Assistant Secretary Will Roper says the service is looking for big ideas, but not necessarily moonshots.
Will Roper, Air Force
Will Roper holds an "Ask Me Anything" event online at the Pentagon in September 2020. (DoD / Lisa Ferdinando)

The Air Force is looking to open another pot of money up to companies that are ready to think big, but not too big.

The department wants to shift some of its “deep tech” acquisition money to what its top procurement official is calling “skyshots” — ideas short of a full moonshot. Funding will come  through the AFWERX development program.

Will Roper, assistant secretary for acquisition, technology and logistics, says the Air Force is interested in ideas that could be game-changers but take years to mature. In this case, the goal is not to acquire specific tech, he said during an online “Ask Me Anything” event hosted by the AFWERX, the Air Force’s tech incubator based out of Austin and Washington, D.C.
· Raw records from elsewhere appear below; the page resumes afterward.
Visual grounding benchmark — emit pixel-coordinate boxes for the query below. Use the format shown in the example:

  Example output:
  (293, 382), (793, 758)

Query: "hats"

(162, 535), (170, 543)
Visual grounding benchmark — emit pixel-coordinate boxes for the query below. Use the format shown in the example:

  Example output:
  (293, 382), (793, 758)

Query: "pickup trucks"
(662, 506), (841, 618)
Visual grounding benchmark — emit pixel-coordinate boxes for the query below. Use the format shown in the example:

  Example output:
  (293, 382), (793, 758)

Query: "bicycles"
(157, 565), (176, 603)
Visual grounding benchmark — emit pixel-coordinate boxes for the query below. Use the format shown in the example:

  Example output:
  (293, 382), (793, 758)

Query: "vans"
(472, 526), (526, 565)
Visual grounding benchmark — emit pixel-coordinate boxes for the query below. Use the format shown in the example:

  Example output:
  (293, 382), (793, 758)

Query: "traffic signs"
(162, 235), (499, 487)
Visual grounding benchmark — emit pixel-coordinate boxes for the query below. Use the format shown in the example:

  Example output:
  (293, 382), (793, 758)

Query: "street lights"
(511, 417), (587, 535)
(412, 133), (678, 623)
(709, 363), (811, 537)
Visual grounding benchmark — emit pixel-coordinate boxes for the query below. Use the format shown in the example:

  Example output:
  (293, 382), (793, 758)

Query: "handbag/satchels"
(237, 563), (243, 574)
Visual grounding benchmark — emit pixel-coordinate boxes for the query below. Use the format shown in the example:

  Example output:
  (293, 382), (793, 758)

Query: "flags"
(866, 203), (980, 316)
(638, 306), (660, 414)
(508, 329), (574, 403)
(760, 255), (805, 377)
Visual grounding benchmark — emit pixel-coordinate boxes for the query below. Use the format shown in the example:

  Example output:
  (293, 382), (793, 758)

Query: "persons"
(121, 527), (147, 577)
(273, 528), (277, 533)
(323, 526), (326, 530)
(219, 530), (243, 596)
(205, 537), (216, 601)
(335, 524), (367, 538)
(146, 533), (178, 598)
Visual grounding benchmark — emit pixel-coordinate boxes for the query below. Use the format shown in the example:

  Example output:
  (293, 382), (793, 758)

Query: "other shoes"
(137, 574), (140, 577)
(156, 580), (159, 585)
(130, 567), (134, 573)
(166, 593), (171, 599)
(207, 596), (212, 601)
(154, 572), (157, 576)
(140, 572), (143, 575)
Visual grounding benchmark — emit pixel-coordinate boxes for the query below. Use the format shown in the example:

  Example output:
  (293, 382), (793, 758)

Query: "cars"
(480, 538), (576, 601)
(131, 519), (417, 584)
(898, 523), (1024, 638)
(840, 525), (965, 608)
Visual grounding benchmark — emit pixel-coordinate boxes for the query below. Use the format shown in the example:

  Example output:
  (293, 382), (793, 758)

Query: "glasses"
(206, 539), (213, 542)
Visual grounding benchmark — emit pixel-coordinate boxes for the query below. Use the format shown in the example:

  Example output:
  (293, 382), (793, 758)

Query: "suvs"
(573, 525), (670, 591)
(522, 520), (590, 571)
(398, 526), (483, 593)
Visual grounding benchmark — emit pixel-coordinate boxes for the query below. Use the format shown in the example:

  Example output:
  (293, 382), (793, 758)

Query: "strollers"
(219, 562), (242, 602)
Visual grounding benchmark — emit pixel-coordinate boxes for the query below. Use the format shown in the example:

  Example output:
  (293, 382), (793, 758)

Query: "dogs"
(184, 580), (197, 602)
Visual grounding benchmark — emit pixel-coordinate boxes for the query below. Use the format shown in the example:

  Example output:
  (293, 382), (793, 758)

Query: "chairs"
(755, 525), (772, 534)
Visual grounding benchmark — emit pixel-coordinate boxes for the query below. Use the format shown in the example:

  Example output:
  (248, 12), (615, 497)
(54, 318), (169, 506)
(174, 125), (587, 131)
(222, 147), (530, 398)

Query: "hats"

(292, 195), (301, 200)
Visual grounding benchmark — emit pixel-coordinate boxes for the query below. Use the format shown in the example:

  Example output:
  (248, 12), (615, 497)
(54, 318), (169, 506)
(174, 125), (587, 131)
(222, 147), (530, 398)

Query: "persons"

“What that means is you have a direct relationship with us,” Roper said, speaking directly to interested companies. “You don’t have to master defense contracting and procurement … you simply have to master your technology.”


AFWERX has not settled on any specific areas for the skyshot funding, Roper said. He posted a poll on Twitter seeking input from the public on what topic to potentially choose. Possibilities include new ways to network sensors in battle, future energy sources and anything related to artificial intelligence. Ultimately, the broader goal is to have companies bring the Air Force ideas it is not even thinking about yet, he said.

“A white paper where you explain your technology is enough to start the relationship with us,” he said.

The program will be similar to other emerging technology programs the Air Force runs, like AFVentures and Agility Prime, its flying-car initiative.

Roper also stressed that the Air Force will not try to own the intellectual property of companies that choose to work with it. One of the goals is to “de-risk” the work of building prototypes that fit the Air Force’s needs, he said.

Roper had jokes, too. He implored companies to “swipe right” on working with the Air Force, saying that he hopes the department’s tech acquisition initiatives are “finally creating a good dating app for us.”